“But has anyone seen him?” Rutger pressed. “Has anyone confirmed that Onghwe is even in his pavilion? If he senses the battle goes against him, he will flee. Have we accounted for all of his commanders? If any of them still live, they could be providing a cover for the Khan’s escape.”
Emmeran and Leuthere exchanged a quick glance, and Rutger felt an icy hand clutch his chest. “Who?” he demanded.
Leuthere shook his head angrily and jerked his horse’s head around. The Templar master galloped off, leaving Emmeran to answer Rutger’s question.
“The commander of the party who went to your chapter house,” Emmeran explained. “We did not find his body among those at the bridge. We suspect he made it across the river.”
“Where is he?” Rutger shouted, even as he realized the Hospitaller did not know the answer. He couldn’t believe what he was hearing. If the Khan escaped and managed to flee back to the main Mongolian army at Mohi, he would return with a host many times larger than the force he had commanded at Hünern. The people of Hünern could flee, but that would only exacerbate Onghwe’s rage, and Rutger knew the Khan would pillage and burn everything until his bloodlust was satisfied.
Breaking the Mongol grip on Hünern was an impossible feat—one so very nearly in their grasp—but without the death of Onghwe, their efforts would amount to little more than waking a slumbering bear.
They might win the day, but Christendom would only be even more imperiled by their actions.
“My men are scouring the camp,” Emmeran said. “There is no way out but through the main gate. Even if some of the Mongols manage to escape, we will have weeks to hunt them down.” The Hospitaller shook his head, a grim smile on his lips. “But the Khan will not escape.”

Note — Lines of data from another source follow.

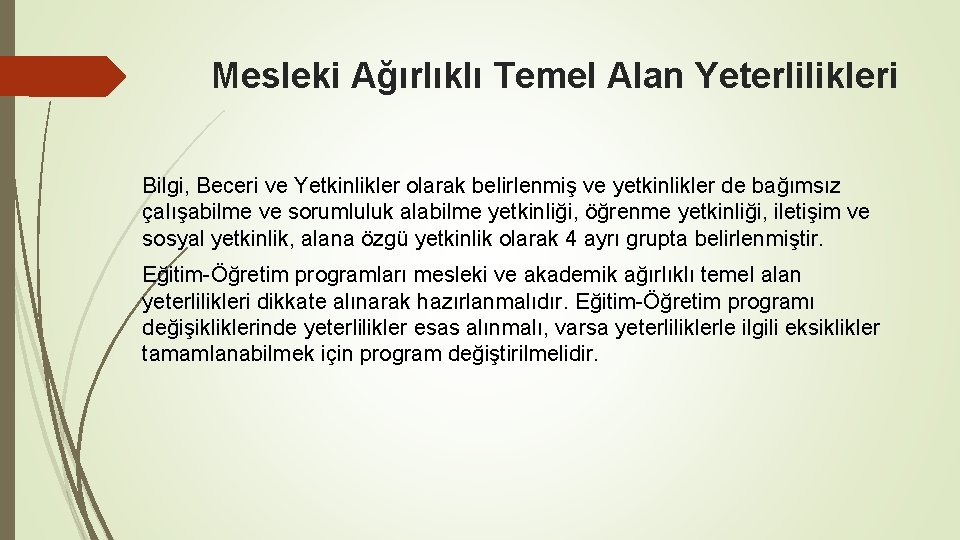 Mesleki Ağırlıklı Temel Alan Yeterlilikleri

Bilgi, Beceri ve Yetkinlikler olarak belirlenmiş ve yetkinlikler de bağımsız çalışabilme ve sorumluluk alabilme yetkinliği, öğrenme yetkinliği, iletişim ve sosyal yetkinlik, alana özgü yetkinlik olarak 4 ayrı grupta belirlenmiştir.

Eğitim-Öğretim programları mesleki ve akademik ağırlıklı temel alan yeterlilikleri dikkate alınarak hazırlanmalıdır. Eğitim-Öğretim programı değişikliklerinde yeterlilikler esas alınmalı, varsa yeterliliklerle ilgili eksiklikler tamamlanabilmek için program değiştirilmelidir.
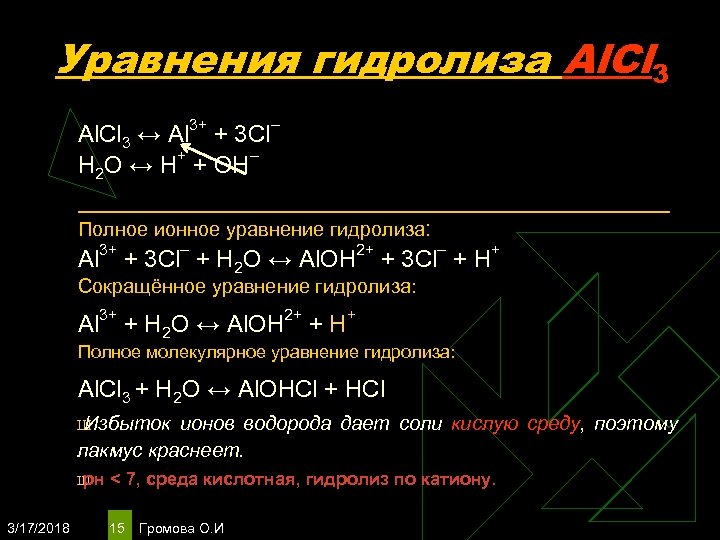 Уравнения гидролиза $AlCl_3$

$AlCl_3 \leftrightarrow Al^{3+} + 3Cl^-$
$H_2O \leftrightarrow H^+ + OH^-$

Полное ионное уравнение гидролиза:
$Al^{3+} + 3Cl^- + H_2O \leftrightarrow AlOH^{2+} + 3Cl^- + H^+$
Сокращённое уравнение гидролиза:
$Al^{3+} + H_2O \leftrightarrow AlOH^{2+} + H^+$
Полное молекулярное уравнение гидролиза:
$AlCl_3 + H_2O \leftrightarrow AlOHCl + HCl$

ш Избыток ионов водорода дает соли кислую среду, поэтому лакмус краснеет.

ш рн < 7, среда кислотная, гидролиз по катиону.

3/17/2018 15 Громова О.И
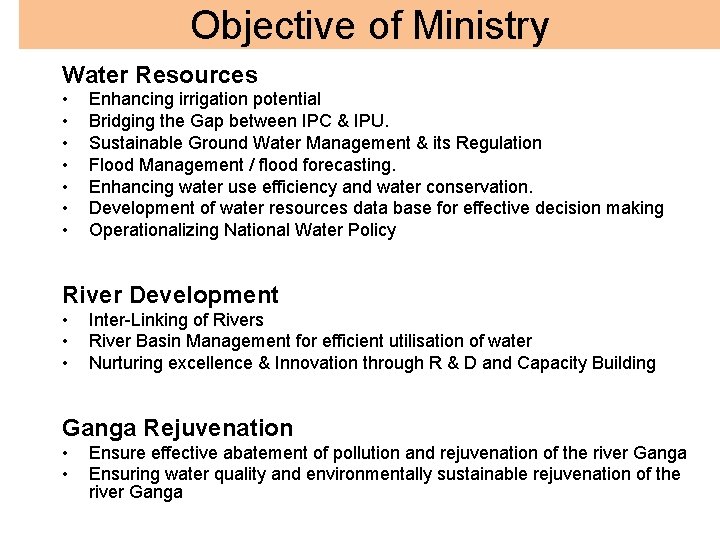 Objective of Ministry

Water Resources
• Enhancing irrigation potential
• Bridging the Gap between IPC & IPU.
• Sustainable Ground Water Management & its Regulation
• Flood Management / flood forecasting.
• Enhancing water use efficiency and water conservation.
• Development of water resources data base for effective decision making
• Operationalizing National Water Policy

River Development
• Inter-Linking of Rivers
• River Basin Management for efficient utilisation of water
• Nurturing excellence & Innovation through R & D and Capacity Building

Ganga Rejuvenation
• Ensure effective abatement of pollution and rejuvenation of the river Ganga
• Ensuring water quality and environmentally sustainable rejuvenation of the river Ganga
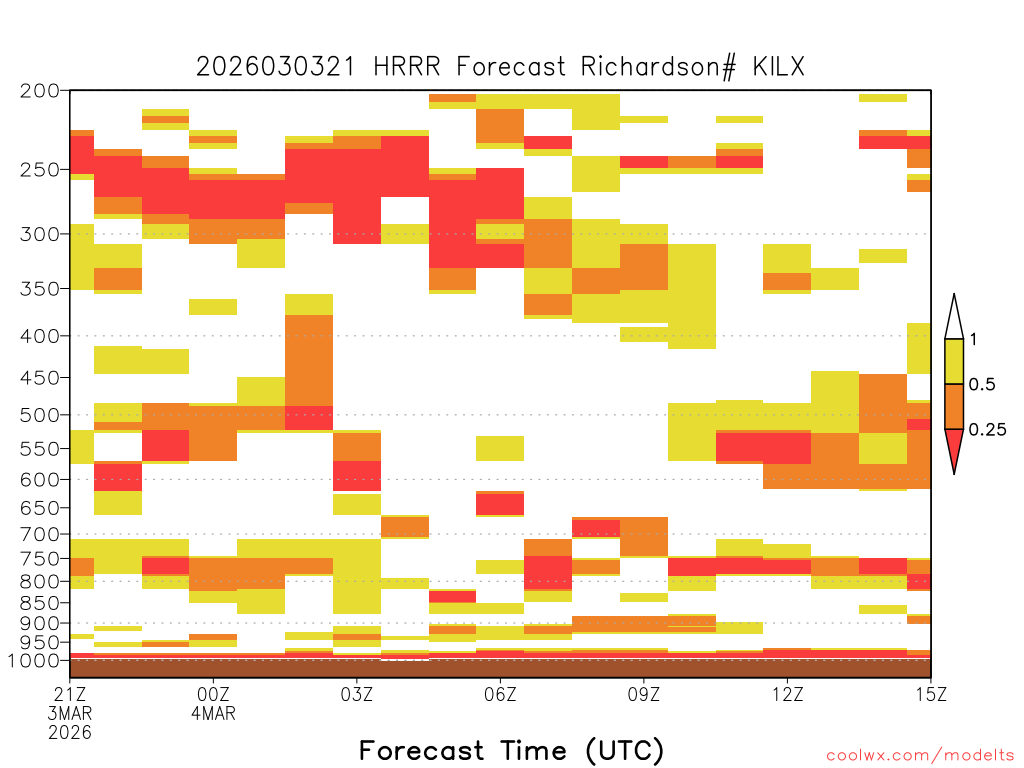 2026030321 HRRR Forecast Richardson# KILX

200
250
300
350
400
450
500
550
600
650
700
750
800
850
900
950
1000

1
0.5
0.25

21Z
3MAR
2026
00Z
4MAR
03Z
06Z
09Z
12Z
15Z

Forecast Time (UTC)

coolwx.com/modelts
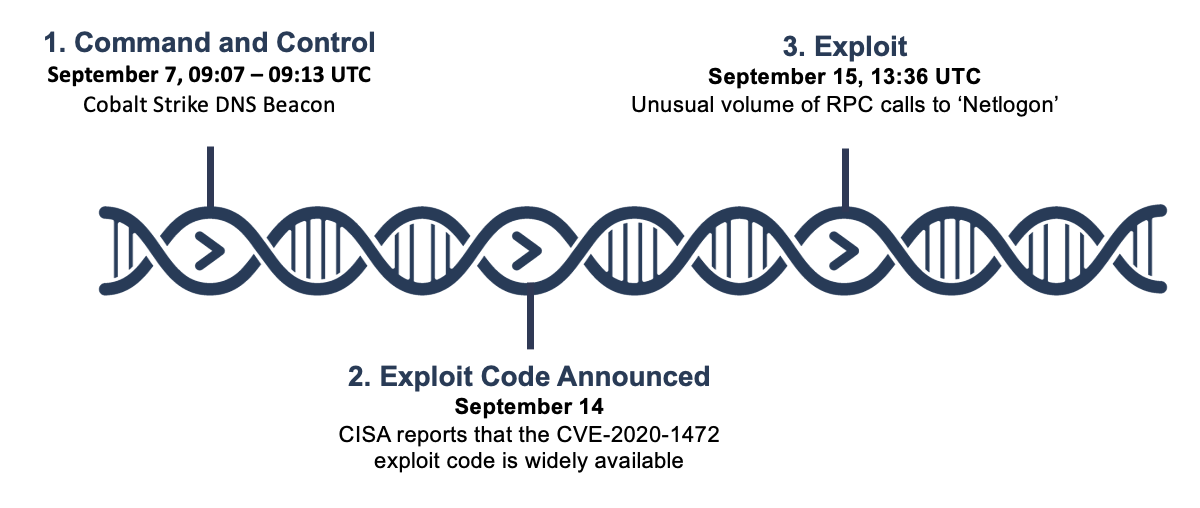 1. Command and Control
September 7, 09:07 – 09:13 UTC
Cobalt Strike DNS Beacon

3. Exploit
September 15, 13:36 UTC
Unusual volume of RPC calls to 'Netlogon'

2. Exploit Code Announced
September 14
CISA reports that the CVE-2020-1472 exploit code is widely available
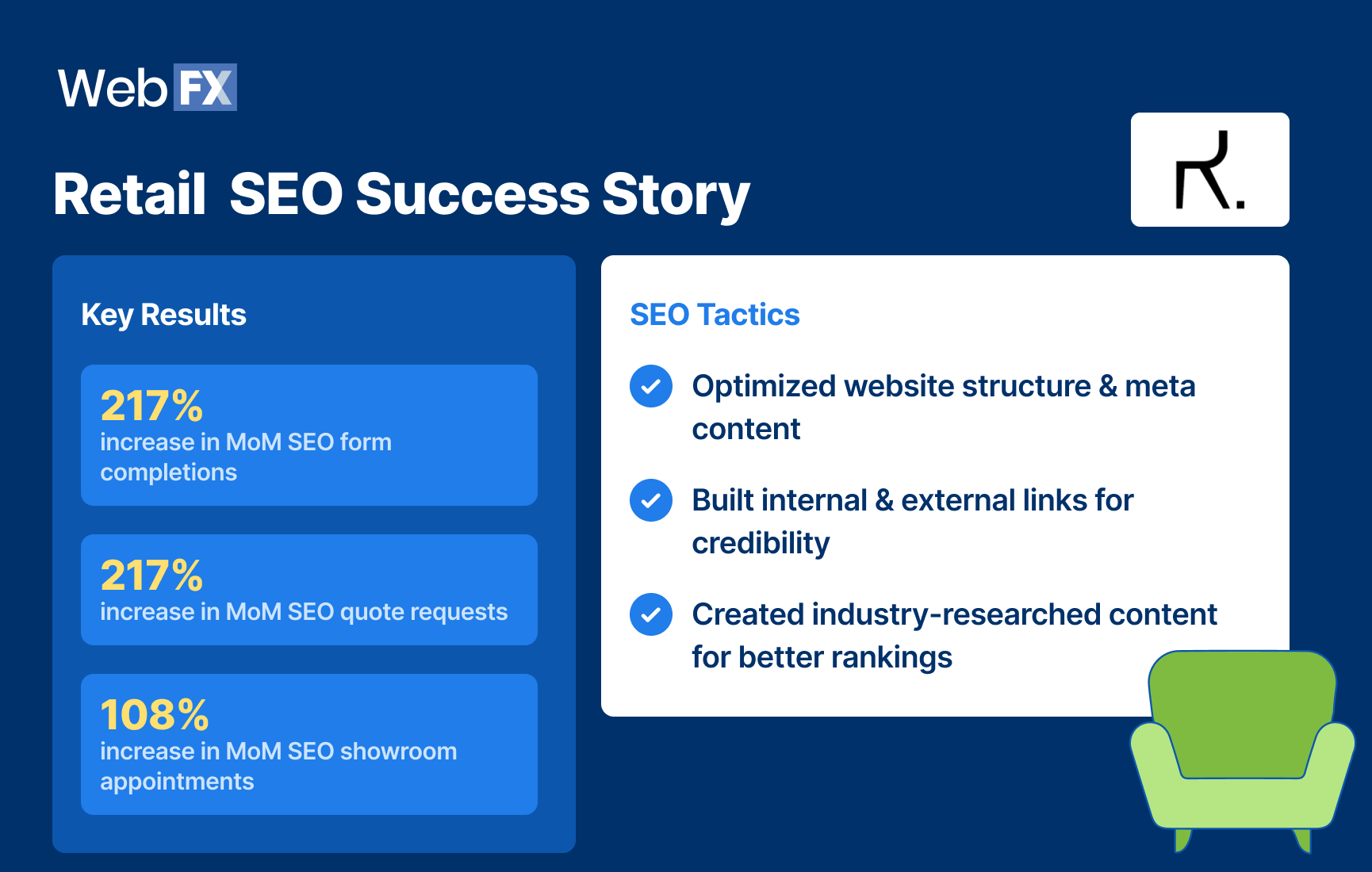 WebFX

Retail SEO Success Story

R.

Key Results

217%
increase in MoM SEO form completions

217%
increase in MoM SEO quote requests

108%
increase in MoM SEO showroom appointments

SEO Tactics

Optimized website structure & meta content

Built internal & external links for credibility

Created industry-researched content for better rankings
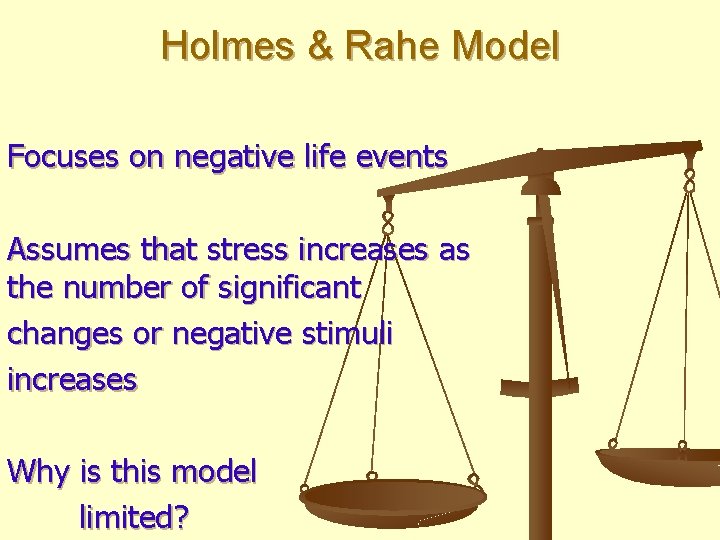 Holmes & Rahe Model

Focuses on negative life events

Assumes that stress increases as the number of significant changes or negative stimuli increases

Why is this model limited?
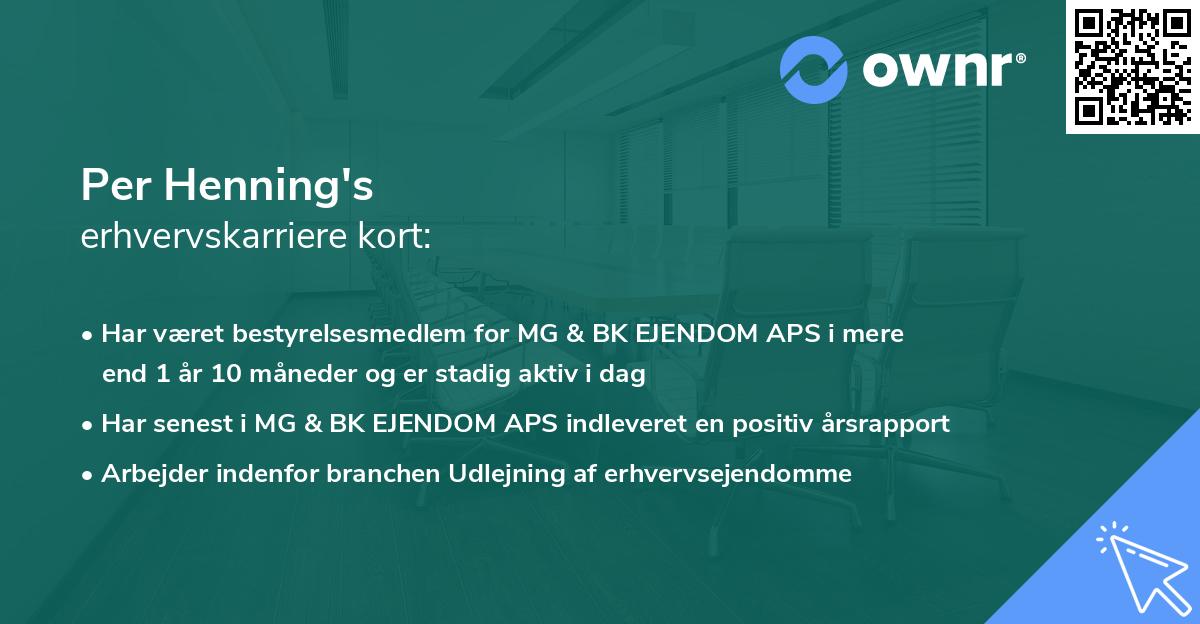 ownr®

Per Henning's
erhvervskarriere kort:

• Har været bestyrelsesmedlem for MG & BK EJENDOM APS i mere end 1 år 10 måneder og er stadig aktiv i dag

• Har senest i MG & BK EJENDOM APS indleveret en positiv årsrapport

• Arbejder indenfor branchen Udlejning af erhvervsejendomme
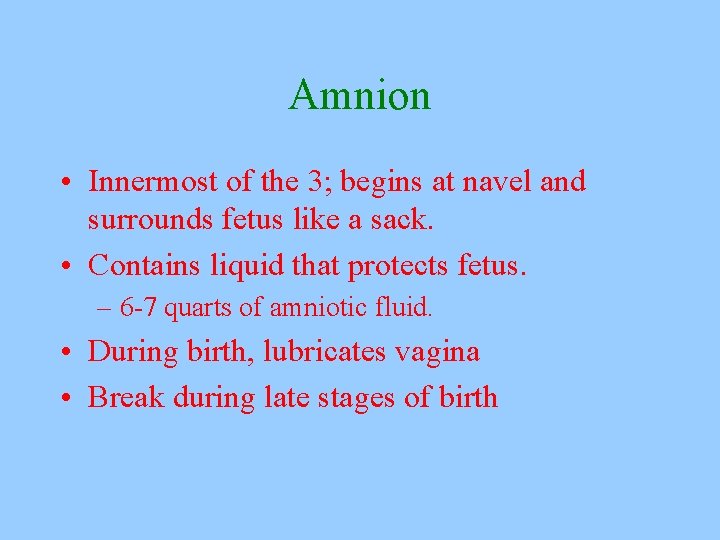 Amnion

• Innermost of the 3; begins at navel and surrounds fetus like a sack.
• Contains liquid that protects fetus.
– 6-7 quarts of amniotic fluid.
• During birth, lubricates vagina
• Break during late stages of birth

Rutger’s chest tightened, and his throat worked heavily. “I wish I shared your faith, Master Emmeran,” he wheezed. “But I have seen too many battles that were thought won—” An icy lance of pain ripped through his upper chest, and he staggered. He tried to draw a breath, but his lungs refused to work.
“Master Rutger...” Emmeran began.
Rutger stared at his left arm. His entire body felt cold, except for his arm, which burned with such heat that he thought it would burst into flame. His legs quivered and he fell to his knees. Streaks of white light flashed across his field of vision. He stared up at the Hospitaller, trying to make sense of the shadows moving across the man’s face.
A white light bloomed behind Emmeran and his horse, and Rutger blinked, tears starting in the corners of his eyes. “No,” he croaked with the last breath in his throat. It can’t be. Don’t take me, he pleaded. I am not ready.
The light erupted, an explosion of thousands of white petals flying outward like a snowstorm falling upward, soft, downy flakes rising up to Heaven. In the center of the light, Rutger saw entwined branches and—
The exhausted heart of Tyrshammar’s quartermaster finally stopped.
Onghwe broke the momentary respite in the duel by throwing his sword at Zug. With a shout, Kim dashed forward, but the Khan fled, dashing back toward his enormous platform of pillows and furs.
Zug twisted his body, evading the well-thrown blade, though the tip of the weapon raked across his right ear. Blood began to flow, and tiny pricks of pain nipped at his skull as if he was being stung by an extremely angry and persistent hornet.
Onghwe started throwing pillows as he reached his bed, and the Flower Knight adroitly knocked the first aside with his spear, let another bounce off his chest, and ducked under a third. He kept closing on the Khan throughout, and after the third missile, he thrust his spear at the Khan’s legs. The Khan, who had been digging through the layers of furs and pillows, found what he was looking for. As he pulled his legs back, getting out of range of Kim’s attack, he twisted his body, and levered up the long pole that had been hidden beneath the opulent layers.
It was a guan do, similar to Zug’s naginata, but the blade was shorter, thicker, and had a notch and a spike along the back edge. Onghwe whipped the pole-arm around, and Kim, having some experience fighting against this weapon, knocked Onghwe’s first strike aside and thrust his own spear point over the top of the Khan’s haft. Onghwe snapped the haft around, rotating it over Kim’s thrust, and shoved the spear aside. He flicked the guan do blade, and Kim leaned back, letting the curved edge of the pole-arm blade whisk past his face.